Problem to solve >> Reproduce, word for word, the passage of the cell segmentation excerpt that begins with the words "Cell contour deformation: initial" and ends with "in close-up views.".
╭─ Document excerpt
Cell contour deformation: initial zero level set and that after 10, 20, 30 evolving iterations, respectively. Overlapping cells are well separated, as shown in close-up views.

We also investigate the segmentation contribution from distinct terms in our variational model by comparing their associated segmentation results. The segmentation result with our default parameter setting is shown in Figure 3(a). When ν = 0, the shape prior fitting term E₁ does not take effect in the contour deformation process. The resulting segmentation outcome is presented in Figure 3(b), where finalized cell contours are less regulated. Similarly, we can remove the occlusion penalty term E₂ from the variational model by setting ω = 0. The associated result is illustrated in Figure 3(c). Under this setting, the detected cells present a strong inclination to overlap with each other. When the shape prior fitting term E₁, the dynamic occlusion penalty term E₂, and the evolutionary stability term are all removed (ν = ω = ξ = 0), the resulting cell contours become significantly degraded as shown in Figure 3(d). Note that shapes appear to be less regulated in Figure 3(b–d) without one or more terms in the variational model. In addition to the final results with only a subset of terms in Figure 3(b–d), we also investigate the sensitivity of parameters to final results. Our investigations with parameter deviation from our proposed value set suggest that results remain similar even when we change μ by 22% (μ = 3900), 10% (μ = 4500), and ν by 67% (ν = 5000), as presented in Figure 3(e–g). Figure 3(h) presents results when μ and ν are simultaneously changed by 22% and 67%. Overall, a larger μ leads to a better contour convergence to true cell boundary; A larger ν forces contours to look more similar to the reconstructed sparse shape priors by E₁; A larger ω tends to prevent cells more from overlapping with each other by E₂. The other three parameters, i.e. λ_o = λ_b = 1, ξ = 2, do not need to be tuned in general. As a result, this method can be applied to other datasets without much parameter tuning.

Fig. 3.

Segmented cells with distinct parameter settings: (a) μ = 5000, ξ = 2, ω = 2000, ν = 3000; (b) same as (a) except ν = 0; (c) same as (a) except ω = 0; (d) same as (a) except ξ = 0, ω = 0, ν = 0; (e) same as (a) except μ = 3900; (f) same as (a) except μ = 4500; (g) same as (a) except ν = 5000; (h) same as (a) except μ = 3900 and ν = 5000.
╰─
╭─ Given information
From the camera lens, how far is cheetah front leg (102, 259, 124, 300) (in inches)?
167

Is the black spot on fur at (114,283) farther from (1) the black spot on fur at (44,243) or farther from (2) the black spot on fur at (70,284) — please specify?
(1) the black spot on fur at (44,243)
╰─
Solution to this problem >>
Cell contour deformation: initial zero level set and that after 10, 20, 30 evolving iterations, respectively. Overlapping cells are well separated, as shown in close-up views.